= Document text =

------------------------------------------------------------

On 03/21/2010 07:38 PM, Linus Torvalds wrote:
> Or even just _one_ system call that takes two pointers, and can do an 
> atomic replace-and-return-the-old-value, like 'sigaction()' does, ie 
> something like
> 
> 	int prlimit64(pid, limit, const struct rlimit64 *new, struct rlimit64 *old);
> 
> wouldn't that be a nice generic interface?

So I ended up with thinking about these possibilities:

1) internal representation of limits will stay as is in signal_struct,
i.e. long limits with infinity being ~0ul. This is the least intrusive
solution. The new prlimit64 will convert rlimit64 to rlimit and pass
down to do_prlimit. With setrlimit and getrilimit just as wrappers it
will look like:
prlimit64(pid, resource, new64, old64) ->
    new = convert_to_rlim(new64)
    tsk = find_task(pid)
    do_prlimit(tsk, resource, new, old)
    old64 = convert_to_rlim64(old)
setrlimit(resource, rlim) ->
    do_prlimit(current, resource, rlim, NULL)
getrlimit(resource, rlim) ->
    do_prlimit(current, resource, NULL, rlim)
with appropriate copy_{from,to}_user. (And setrlimit+getrlimit will be
scheduled for removal with all the compat crap around them.)

It may also be that rlimit64 will contain flags like:
#define RLIM64_CUR_INFINITY     0x00000001
#define RLIM64_MAX_INFINITY     0x00000002
struct rlimit64 {
        __u64 rlim_cur;
        __u64 rlim_max;
        __u32 flags;
};
if I understood Alexey correctly to separate limits values from
infinity? flags then will be converted to ~0ul when converting from
rlimit64 to rlimit above too.

------------------------------------------------------------

= Provided data =
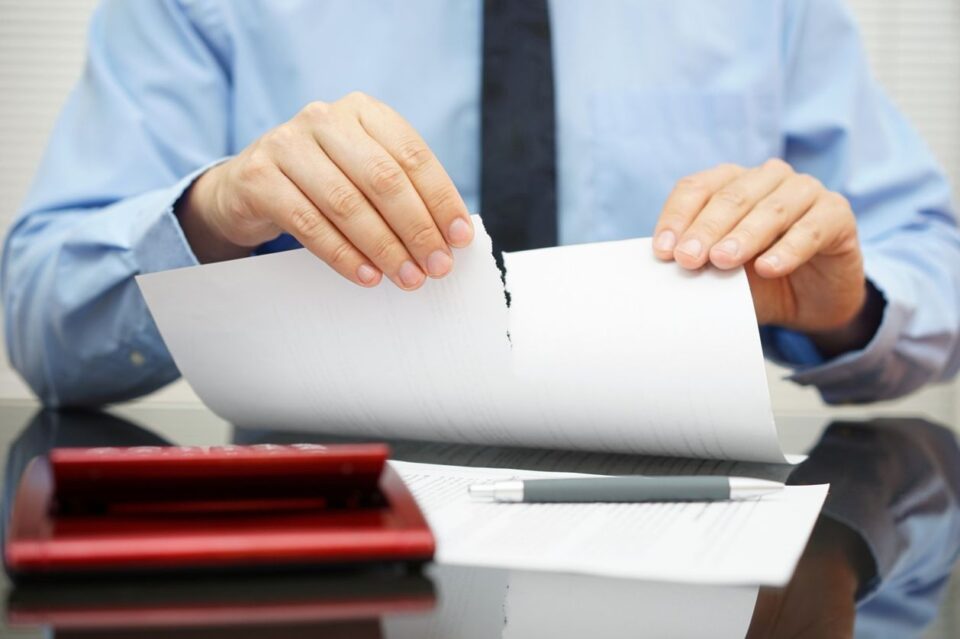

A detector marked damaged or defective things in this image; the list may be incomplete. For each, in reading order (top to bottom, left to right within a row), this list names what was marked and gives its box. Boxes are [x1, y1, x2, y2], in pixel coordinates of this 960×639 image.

torn white paper [141, 218, 788, 462]
torn white paper [394, 462, 828, 588]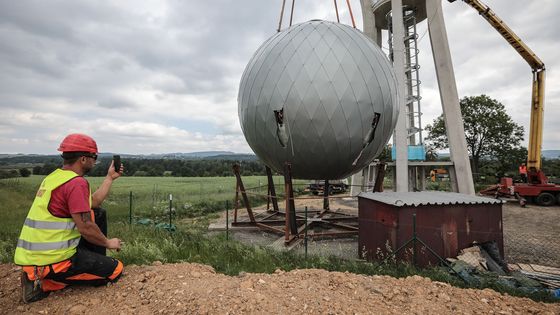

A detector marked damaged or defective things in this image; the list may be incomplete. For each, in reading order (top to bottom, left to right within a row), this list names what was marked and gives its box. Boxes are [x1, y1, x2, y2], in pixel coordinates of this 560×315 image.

rusty steel frame [232, 164, 358, 248]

------------------------------------------------------------

= What to work on =
#1 Extract the passage of the prlimit64 email from "1) internal representation" to "tsk = find_task(pid)", copying it verbatim.
#2 Write the next part of the prlimit64 email, picking up after its final sentence.

= Answers to the exercises =
#1
1) internal representation of limits will stay as is in signal_struct,
i.e. long limits with infinity being ~0ul. This is the least intrusive
solution. The new prlimit64 will convert rlimit64 to rlimit and pass
down to do_prlimit. With setrlimit and getrilimit just as wrappers it
will look like:
prlimit64(pid, resource, new64, old64) ->
    new = convert_to_rlim(new64)
    tsk = find_task(pid)

#2
The drawback is when a 32-bit user passes down a value >= (1 << 32),
EINVAL shall occur.

The pros are, no locking, no magic, longs are naturally atomic. Still
with arch-independent parameter for sys_prlimit64.


2) Introduce an rlimit lock and move every user to the rlimit helpers
which appropriately lock the accesses. And making locking a nop when
BITS_PER_LONG == 64. Then we can have rlimit64 in signal_struct and
everything will happen on 64-bit limit values.

If we decide to separate infinity from value with the flags above, we
should also reconsider what infinity will be. Much code just counts with
rlimit.rlim_{cur,max} being the highest possible value and doesn't count
with something like rlimit64.flags. This will result in locks not-being
a nop on 64-bit, because we want fresh rlim_cur+flags and rlim_max+flags
pairs. We could also have the flags solely in the syscall interface and
~0ULL count as infty internally.

In this case the situation will be
prlimit64(pid, resource, new64, old64) ->
    tsk = find_task(pid)
    do_prlimit(tsk, resource, new64, old64)
setrlimit(resource, rlim) ->
    rlim64 = convert_to_rlim64(rlim)
    do_prlimit(current, resource, rlim64, NULL)
getrlimit(resource, rlim) ->
    do_prlimit(current, resource, NULL, rlim64)
    rlim = convert_to_rlim(rlim64)

We cannot fail in prlimit64 due to limited space in longs on 32-bit,
however we added locking which may slow things down. I have no idea how
contended the lock will be, but as rlimits are used in the scheduler and
filesystem core, it might affect performance. I might measure if this is
of interest.


3) [inspired by Jan Kara's idea who knows how inode handling works] It's
some kind of similar to 2), we just avoid locks similarly to
inode->i_size accessors.

It doesn't solve the case of separate flags though.



Just a side note, we cannot use the rlimit64 name which is already
reserved in glibc headers for limits handling.

I will appreciate any comments.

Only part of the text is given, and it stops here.